West Coast Editor
Saying it wants a more robust data package for the FDA-stalled cancer drug cetuximab, Merck KGaA is delaying until the first half of next year the European regulatory filing, but now aims to include colorectal data as well as the originally planned head and neck cancer study results.
Darmstadt, Germany-based Merck, which had aimed to file for European approval in the second half of this year, is the overseas partner of New York-based ImClone Systems Inc. for cetuximab, the monoclonal antibody known as Erbitux in the U.S. where FDA skepticism about the drug has caused ImClone serious woes, especially in its potential $2 billion deal with Bristol-Myers Squibb Co., also of New York.
ImClone’s already-beaten stock (NASDAQ:IMCL) faltered more on the Merck news, closing Wednesday at $17.42, down $2.34, or 11.8 percent.
“With anything related to ImClone, people assume the worst,” said analyst Patrick Mooney, with Thomas Weisel Partners LLC in New York, who called the market response an overreaction.
“The stock initially traded down to $17.80, down considerably when [the delay] was first announced by Merck,” he noted. “The knee-jerk reaction was, Oh my gosh, the drug doesn’t work in head and neck [cancer],’ although there’s no indication of that.
“We’ve always maintained ImClone needs final Merck colorectal cancer data to get the drug approved in the U.S., and this doesn’t impact that at all,” Mooney told BioWorld Today. “In all honesty, I don’t think [the delay] means anything.”
The latest ImClone strategy, devised through talks with the FDA, may let the company use data from the almost-finished European colorectal trial and reanalyzed data from U.S. Phase II trials to support the biologics license application. (See BioWorld Today, Feb. 28, 2002.)
Merck, which reported a 19 percent dip in after-tax profits for the first quarter (along with what it called a “satisfying” sales rise of 7 percent, in line with expectations), said it would not revise its earnings estimate despite the cetuximab filing delay of a few months, since the ultimately broader filing with colorectal cancer promises more gain.
In Europe, about 185,000 new cases of colorectal cancer surface each year, as compared to about 70,000 new cases of head and neck cancer.
Enrollment in the European trials for colorectal cancer is moving along faster than expected and almost is finished, and Merck is compiling data from the head and neck cancer trial.
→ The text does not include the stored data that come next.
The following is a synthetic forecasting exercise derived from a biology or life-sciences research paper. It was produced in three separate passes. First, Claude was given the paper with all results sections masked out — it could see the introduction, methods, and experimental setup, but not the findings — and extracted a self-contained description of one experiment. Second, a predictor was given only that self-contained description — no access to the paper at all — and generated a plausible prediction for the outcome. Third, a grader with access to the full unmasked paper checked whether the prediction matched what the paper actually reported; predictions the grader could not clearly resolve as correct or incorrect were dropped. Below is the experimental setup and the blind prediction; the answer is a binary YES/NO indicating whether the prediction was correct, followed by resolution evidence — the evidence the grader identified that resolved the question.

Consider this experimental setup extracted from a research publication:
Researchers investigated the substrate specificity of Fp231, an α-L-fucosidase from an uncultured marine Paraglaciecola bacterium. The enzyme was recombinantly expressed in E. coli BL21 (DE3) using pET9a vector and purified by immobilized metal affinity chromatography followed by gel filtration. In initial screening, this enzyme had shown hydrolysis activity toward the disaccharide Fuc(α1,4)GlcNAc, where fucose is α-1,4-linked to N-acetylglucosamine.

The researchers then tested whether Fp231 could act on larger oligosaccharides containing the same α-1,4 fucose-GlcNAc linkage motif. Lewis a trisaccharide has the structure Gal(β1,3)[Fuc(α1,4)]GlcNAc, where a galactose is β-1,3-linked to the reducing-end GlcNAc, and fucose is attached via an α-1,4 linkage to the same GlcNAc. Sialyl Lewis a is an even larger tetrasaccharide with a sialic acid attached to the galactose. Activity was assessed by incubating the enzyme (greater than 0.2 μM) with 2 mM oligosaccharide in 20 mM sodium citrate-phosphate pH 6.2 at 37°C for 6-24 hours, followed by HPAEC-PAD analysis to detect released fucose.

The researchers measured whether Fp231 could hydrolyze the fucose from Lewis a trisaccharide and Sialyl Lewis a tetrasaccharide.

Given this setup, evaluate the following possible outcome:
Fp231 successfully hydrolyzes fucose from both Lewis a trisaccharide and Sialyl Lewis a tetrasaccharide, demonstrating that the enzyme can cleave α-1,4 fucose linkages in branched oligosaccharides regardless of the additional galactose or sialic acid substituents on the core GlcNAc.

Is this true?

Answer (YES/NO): NO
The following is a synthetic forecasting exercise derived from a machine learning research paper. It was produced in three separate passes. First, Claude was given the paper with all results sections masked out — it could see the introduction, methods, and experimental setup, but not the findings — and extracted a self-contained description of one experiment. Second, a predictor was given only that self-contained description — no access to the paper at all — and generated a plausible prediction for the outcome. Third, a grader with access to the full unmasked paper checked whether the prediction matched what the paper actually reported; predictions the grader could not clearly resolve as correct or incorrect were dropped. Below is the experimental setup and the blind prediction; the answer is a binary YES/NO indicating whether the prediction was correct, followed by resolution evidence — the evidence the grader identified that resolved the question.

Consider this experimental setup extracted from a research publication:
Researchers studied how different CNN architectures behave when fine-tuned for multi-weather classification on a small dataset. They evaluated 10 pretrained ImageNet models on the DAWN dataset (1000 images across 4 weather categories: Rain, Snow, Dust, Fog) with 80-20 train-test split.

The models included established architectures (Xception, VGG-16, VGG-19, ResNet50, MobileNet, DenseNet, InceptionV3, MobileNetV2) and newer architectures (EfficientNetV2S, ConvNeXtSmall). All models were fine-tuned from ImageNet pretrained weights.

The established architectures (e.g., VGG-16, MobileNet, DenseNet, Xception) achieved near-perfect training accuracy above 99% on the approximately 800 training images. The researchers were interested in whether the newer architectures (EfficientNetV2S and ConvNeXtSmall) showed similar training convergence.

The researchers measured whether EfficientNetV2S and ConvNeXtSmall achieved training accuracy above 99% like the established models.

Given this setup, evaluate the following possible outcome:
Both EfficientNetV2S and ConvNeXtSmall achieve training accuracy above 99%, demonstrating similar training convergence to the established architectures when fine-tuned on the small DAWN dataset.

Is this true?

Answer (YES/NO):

The German firm had planned to use data for head and neck cancer from its own trials and data from ImClone’s colorectal trial, but that was before ImClone hit the FDA snag.
Merck’s plan to submit in Switzerland using ImClone’s FDA filing also was foiled, and Merck said it will use its own data there, too.
“People are skeptical of ImClone and its management, but they don’t have reason to be that skeptical of Merck and [its] management,” Mooney said. “I’m assuming the drug works,” he added, noting that all the data points so far suggest as much.
Mooney sticks to his earlier prediction that Erbitux will launch in the U.S. around February 2004. “That’s the best-case scenario we can envision,” he said.